# 4.2 Transformation of graphs by modulus function  (Page 2/4)

 Page 2 / 4

From the point of construction of the graph of y=f(|x|), we need to modify the graph of y=f(x) as :

1 : remove left half of the graph

2 : take the mirror image of right half of the graph in y-axis

This completes the construction for y=f(|x|).

Problem : Draw graph of $y=\mathrm{sin}|x|$ .

Solution : First we draw graph of sinx. In order to obtain the graph of y=sin|x|, we remove left half of the graph and take the mirror image of right half of the graph of in y-axis.

Problem : Draw graph of $y={e}^{|x+1|}$ .

Solution : We first draw graph of $y={e}^{x}$ . Then, we shift the graph left by 1 unit to obtain the graph of ${e}^{x+1}$ . At $x=0,y={e}^{0+1}=e$ . In order to obtain the graph of $y={e}^{|x+1|}$ , we remove left part of the graph and take the mirror image of right half of the graph of $y={e}^{x+1}$ in y-axis.

In order to obtain the graph of $y={e}^{|x+1|}$ , we remove left part of the graph and take the mirror image of right half of the graph of $y={e}^{x+1}$ in y-axis.

===

**Requirement A**
In the modulus graphs text, what is the first step in turning the graph of y=f(x) into the graph of y=f(|x|)?
The modulus graphs text and the listing after it are unrelated.

===

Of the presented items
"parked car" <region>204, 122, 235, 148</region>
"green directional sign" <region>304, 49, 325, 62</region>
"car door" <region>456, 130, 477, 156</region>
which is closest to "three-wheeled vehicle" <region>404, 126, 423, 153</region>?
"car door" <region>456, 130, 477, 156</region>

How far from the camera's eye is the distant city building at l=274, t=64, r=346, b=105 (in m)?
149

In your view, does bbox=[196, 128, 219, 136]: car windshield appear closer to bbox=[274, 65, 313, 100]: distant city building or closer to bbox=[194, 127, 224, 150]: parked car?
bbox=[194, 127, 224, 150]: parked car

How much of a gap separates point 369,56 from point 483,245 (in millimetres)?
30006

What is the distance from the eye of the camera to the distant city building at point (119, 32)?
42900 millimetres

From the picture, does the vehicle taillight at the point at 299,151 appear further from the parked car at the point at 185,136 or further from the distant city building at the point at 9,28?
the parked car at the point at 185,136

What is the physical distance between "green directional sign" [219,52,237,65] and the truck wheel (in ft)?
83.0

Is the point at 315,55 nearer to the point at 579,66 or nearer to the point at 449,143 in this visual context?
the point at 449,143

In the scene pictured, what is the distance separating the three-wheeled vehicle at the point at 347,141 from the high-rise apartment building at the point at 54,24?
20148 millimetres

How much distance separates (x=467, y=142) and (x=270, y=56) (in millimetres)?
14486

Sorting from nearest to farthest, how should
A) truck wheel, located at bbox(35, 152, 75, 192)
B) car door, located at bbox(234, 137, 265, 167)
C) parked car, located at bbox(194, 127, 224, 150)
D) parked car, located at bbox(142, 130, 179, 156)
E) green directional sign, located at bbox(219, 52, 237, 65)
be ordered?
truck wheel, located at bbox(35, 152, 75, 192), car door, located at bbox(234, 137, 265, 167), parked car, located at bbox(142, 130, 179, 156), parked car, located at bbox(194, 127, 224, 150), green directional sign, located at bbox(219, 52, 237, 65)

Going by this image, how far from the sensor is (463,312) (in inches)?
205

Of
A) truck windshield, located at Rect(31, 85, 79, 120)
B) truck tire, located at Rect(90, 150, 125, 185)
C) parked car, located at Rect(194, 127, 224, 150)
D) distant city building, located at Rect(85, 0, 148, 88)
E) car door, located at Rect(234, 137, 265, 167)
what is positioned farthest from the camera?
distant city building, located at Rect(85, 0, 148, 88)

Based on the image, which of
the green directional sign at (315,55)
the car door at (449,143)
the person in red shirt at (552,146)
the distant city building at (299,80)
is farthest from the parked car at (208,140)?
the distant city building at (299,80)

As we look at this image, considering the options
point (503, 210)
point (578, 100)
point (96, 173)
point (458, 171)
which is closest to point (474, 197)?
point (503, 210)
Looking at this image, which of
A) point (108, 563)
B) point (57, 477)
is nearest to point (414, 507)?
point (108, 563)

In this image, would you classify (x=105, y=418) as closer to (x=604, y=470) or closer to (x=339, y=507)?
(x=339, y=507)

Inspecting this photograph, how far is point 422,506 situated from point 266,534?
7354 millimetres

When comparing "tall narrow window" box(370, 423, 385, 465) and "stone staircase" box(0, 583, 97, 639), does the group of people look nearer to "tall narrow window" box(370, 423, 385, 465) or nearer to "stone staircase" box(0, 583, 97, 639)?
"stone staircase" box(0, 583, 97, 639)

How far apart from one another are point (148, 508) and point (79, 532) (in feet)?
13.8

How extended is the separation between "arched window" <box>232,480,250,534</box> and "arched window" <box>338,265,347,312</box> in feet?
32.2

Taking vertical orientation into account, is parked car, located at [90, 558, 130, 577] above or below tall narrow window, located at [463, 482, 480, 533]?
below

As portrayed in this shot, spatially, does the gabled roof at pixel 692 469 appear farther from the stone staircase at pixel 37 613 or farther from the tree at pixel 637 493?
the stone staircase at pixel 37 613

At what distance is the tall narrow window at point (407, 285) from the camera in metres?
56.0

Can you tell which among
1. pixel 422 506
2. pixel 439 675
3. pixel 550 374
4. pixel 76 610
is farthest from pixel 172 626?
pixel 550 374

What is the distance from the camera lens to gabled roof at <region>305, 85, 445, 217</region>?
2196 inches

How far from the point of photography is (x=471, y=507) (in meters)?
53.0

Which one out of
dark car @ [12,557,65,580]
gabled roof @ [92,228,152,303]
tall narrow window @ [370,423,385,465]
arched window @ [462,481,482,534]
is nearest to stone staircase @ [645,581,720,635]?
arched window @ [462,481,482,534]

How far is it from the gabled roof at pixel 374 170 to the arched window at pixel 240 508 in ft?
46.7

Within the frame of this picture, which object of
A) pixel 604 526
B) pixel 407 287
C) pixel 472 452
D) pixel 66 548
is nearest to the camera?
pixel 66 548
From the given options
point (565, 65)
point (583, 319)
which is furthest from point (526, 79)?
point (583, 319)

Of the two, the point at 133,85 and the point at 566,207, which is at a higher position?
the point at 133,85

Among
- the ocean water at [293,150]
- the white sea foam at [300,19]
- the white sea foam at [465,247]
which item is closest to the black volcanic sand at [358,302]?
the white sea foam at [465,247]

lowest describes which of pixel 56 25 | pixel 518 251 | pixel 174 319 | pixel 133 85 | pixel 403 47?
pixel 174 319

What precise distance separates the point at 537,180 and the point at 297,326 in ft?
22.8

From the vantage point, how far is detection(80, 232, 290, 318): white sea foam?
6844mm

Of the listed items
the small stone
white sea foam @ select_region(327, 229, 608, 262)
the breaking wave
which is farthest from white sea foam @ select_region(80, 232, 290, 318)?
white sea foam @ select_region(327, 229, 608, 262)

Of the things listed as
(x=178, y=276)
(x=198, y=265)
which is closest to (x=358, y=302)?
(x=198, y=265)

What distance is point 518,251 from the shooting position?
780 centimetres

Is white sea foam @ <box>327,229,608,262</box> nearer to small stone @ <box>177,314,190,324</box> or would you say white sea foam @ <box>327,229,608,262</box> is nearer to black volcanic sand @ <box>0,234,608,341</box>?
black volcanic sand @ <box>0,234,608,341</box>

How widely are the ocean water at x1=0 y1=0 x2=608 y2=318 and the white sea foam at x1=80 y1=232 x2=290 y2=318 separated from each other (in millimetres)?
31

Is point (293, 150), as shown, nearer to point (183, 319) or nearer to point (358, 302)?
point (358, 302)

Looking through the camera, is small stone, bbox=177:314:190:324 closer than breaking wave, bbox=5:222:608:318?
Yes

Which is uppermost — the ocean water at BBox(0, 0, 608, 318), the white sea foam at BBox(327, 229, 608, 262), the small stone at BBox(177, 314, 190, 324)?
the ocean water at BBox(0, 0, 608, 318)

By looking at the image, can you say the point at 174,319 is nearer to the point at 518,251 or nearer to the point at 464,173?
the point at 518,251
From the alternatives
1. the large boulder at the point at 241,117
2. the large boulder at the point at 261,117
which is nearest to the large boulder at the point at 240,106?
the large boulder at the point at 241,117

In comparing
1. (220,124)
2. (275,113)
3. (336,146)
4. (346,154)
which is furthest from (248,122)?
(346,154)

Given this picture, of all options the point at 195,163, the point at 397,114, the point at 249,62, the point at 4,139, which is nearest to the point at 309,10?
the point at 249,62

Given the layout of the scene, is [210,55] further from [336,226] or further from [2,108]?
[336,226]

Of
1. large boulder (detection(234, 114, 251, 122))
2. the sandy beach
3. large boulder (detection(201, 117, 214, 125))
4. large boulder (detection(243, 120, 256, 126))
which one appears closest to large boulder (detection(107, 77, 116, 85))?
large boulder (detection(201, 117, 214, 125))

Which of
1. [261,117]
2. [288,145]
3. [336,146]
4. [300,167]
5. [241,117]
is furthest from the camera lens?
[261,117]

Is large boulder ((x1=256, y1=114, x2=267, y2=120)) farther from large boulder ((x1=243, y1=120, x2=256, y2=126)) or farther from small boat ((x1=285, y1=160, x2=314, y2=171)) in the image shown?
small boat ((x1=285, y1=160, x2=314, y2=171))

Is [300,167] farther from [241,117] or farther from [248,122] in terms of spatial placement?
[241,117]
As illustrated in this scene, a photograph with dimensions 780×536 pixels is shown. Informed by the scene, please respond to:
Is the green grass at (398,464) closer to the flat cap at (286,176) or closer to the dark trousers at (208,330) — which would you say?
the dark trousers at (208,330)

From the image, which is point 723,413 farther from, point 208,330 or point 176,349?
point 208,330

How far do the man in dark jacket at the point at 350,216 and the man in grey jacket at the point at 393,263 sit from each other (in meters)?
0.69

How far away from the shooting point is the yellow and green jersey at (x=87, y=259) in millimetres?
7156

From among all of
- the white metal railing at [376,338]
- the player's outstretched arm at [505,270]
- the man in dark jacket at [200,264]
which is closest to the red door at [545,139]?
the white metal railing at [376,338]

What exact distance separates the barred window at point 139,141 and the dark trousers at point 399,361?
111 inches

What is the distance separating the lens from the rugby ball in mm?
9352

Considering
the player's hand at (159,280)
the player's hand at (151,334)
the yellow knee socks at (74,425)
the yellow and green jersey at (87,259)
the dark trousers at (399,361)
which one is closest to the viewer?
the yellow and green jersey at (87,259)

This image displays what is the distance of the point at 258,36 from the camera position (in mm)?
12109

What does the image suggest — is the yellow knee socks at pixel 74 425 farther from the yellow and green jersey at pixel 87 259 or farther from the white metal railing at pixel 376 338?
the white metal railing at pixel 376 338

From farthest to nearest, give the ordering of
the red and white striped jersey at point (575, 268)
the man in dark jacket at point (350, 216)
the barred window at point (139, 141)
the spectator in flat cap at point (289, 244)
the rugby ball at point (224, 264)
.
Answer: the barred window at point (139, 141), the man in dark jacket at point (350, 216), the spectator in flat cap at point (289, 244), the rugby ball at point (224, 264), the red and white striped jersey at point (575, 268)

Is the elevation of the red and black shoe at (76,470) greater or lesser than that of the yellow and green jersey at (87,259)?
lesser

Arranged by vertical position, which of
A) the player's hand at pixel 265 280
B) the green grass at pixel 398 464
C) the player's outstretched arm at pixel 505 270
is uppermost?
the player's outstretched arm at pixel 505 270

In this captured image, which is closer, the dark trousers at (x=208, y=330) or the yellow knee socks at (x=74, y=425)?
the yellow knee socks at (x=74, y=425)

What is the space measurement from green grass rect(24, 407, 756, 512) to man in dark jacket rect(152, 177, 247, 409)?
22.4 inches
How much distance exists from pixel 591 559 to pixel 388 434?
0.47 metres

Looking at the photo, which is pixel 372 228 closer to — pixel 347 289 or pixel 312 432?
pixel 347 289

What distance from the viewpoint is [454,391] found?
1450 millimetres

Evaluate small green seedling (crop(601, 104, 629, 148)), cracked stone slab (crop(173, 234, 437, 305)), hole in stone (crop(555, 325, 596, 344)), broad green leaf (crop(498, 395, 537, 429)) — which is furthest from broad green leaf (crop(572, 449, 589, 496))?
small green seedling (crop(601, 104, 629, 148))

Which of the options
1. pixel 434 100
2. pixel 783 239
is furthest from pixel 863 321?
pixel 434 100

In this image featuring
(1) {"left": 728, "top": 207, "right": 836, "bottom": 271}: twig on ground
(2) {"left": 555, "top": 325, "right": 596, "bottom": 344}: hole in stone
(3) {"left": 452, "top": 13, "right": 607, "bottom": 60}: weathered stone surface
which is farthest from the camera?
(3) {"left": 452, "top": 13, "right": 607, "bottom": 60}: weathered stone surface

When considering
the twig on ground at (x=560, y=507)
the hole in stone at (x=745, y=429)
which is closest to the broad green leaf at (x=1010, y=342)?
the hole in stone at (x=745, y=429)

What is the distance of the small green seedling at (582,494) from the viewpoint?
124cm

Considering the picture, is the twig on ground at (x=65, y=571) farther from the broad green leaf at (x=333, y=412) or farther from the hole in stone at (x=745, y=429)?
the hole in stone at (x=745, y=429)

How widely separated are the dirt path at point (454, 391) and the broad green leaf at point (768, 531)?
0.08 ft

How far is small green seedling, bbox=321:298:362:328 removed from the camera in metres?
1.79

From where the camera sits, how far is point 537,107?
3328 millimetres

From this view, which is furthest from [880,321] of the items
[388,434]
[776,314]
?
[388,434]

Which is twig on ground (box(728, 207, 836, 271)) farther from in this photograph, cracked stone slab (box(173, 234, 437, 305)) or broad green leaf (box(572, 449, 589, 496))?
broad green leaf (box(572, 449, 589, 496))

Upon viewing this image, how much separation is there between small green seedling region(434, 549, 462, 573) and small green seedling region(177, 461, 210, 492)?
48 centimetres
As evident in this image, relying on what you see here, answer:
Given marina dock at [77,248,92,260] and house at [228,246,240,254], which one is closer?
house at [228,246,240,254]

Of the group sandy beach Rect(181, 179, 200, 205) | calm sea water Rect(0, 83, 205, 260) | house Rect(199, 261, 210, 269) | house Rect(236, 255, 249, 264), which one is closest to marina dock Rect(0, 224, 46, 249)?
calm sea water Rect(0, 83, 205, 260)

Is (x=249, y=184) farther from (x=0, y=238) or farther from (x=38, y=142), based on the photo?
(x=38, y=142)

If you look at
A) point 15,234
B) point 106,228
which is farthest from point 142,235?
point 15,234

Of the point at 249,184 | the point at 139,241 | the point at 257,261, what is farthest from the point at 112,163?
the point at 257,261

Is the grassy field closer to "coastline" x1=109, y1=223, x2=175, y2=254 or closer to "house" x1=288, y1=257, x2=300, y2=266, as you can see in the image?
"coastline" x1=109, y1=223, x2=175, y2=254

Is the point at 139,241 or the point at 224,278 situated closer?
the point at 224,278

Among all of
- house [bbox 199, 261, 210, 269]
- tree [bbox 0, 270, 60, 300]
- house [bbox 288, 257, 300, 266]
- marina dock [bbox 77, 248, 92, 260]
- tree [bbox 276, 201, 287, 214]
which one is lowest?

===

**Requirement B**
Count the lines of the listing that contain the string "striped", with case counting, and reply with the number only.

**Final answer A**
Remove the left half of the graph.

**Final answer B**
2